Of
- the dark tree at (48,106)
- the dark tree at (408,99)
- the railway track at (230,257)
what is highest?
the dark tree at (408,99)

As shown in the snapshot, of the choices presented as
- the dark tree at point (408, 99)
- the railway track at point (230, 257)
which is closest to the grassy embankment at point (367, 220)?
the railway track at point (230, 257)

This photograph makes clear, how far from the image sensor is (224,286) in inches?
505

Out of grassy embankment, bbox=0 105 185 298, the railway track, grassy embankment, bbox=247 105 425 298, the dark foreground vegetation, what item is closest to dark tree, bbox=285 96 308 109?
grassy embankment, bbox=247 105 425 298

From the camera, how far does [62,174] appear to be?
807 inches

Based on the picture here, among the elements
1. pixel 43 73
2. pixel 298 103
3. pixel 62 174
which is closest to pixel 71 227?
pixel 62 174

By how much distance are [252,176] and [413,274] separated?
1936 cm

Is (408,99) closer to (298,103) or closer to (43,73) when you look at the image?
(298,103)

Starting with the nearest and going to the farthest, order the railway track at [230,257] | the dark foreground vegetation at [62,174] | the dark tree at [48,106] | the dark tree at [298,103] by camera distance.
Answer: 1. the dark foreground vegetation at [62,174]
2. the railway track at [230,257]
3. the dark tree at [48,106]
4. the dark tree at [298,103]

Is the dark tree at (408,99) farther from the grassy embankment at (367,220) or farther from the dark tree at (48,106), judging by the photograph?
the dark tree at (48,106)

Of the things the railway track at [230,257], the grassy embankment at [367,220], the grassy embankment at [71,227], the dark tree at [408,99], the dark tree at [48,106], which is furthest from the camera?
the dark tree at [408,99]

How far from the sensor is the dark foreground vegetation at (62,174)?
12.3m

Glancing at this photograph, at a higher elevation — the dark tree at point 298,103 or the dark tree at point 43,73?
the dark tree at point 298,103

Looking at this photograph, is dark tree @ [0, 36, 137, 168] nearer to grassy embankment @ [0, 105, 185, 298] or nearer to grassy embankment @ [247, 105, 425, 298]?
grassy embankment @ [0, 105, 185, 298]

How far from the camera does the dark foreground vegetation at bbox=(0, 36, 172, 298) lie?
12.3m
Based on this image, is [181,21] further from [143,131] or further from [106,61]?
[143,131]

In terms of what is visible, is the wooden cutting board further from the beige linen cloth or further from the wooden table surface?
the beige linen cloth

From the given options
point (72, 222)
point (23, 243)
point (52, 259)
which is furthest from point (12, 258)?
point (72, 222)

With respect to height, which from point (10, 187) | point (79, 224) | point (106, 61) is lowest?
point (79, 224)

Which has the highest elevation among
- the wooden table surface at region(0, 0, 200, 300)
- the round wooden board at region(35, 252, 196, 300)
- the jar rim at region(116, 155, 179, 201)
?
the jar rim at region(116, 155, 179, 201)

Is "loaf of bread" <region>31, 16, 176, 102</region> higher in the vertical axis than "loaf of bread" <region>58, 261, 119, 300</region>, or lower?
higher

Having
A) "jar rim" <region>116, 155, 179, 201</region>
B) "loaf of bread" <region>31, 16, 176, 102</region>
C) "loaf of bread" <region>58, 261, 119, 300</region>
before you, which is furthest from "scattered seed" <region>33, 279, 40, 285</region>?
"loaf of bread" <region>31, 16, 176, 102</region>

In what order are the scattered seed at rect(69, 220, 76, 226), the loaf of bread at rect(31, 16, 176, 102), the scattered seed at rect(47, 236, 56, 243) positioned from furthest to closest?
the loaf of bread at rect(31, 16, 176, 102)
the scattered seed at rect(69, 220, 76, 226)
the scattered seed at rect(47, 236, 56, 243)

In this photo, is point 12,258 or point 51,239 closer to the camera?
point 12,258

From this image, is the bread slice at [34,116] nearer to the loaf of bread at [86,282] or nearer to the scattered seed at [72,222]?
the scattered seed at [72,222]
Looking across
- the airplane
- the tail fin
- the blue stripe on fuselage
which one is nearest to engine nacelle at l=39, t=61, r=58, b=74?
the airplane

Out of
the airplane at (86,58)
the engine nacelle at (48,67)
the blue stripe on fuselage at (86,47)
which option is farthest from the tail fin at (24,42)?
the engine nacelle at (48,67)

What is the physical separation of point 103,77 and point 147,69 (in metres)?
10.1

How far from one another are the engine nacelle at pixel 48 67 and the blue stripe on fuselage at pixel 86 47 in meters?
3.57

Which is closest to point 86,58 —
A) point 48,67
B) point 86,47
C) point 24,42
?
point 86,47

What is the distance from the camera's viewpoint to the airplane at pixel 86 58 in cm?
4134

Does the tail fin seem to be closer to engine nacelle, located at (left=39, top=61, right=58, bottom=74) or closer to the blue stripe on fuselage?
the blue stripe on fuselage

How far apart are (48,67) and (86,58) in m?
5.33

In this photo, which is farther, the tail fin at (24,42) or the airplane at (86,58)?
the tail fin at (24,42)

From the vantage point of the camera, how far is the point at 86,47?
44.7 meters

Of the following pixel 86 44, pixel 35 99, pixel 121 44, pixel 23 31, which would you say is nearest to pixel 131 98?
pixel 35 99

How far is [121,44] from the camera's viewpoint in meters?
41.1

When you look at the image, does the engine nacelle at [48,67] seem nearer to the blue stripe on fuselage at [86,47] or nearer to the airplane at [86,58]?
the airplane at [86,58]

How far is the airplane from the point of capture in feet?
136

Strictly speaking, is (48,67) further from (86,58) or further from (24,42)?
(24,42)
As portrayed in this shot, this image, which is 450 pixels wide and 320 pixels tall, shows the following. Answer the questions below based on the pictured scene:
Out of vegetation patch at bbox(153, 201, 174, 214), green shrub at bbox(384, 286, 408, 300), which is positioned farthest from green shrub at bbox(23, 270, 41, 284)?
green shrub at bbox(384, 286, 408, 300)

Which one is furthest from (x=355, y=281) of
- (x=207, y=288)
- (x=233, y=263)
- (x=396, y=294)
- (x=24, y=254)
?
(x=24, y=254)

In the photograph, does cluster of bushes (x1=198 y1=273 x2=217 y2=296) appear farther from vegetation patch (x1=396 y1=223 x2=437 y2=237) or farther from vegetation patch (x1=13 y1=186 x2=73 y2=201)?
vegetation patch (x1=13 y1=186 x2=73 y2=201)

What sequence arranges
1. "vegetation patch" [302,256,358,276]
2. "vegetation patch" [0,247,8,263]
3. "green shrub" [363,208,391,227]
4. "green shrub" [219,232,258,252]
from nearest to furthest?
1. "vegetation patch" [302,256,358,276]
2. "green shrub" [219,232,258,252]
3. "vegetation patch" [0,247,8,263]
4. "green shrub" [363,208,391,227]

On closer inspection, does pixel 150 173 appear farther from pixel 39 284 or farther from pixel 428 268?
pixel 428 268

--

Scale the lines from the one containing "On closer inspection, does" through the end of the records, inclusive, and reproduce them with the requests unchanged. In the answers only, multiply each pixel coordinate by 1.7 and round to the nearest whole number, with halves rounded up.

Finished exercise:
On closer inspection, does pixel 150 173 appear farther from pixel 39 284 or farther from pixel 428 268?
pixel 728 456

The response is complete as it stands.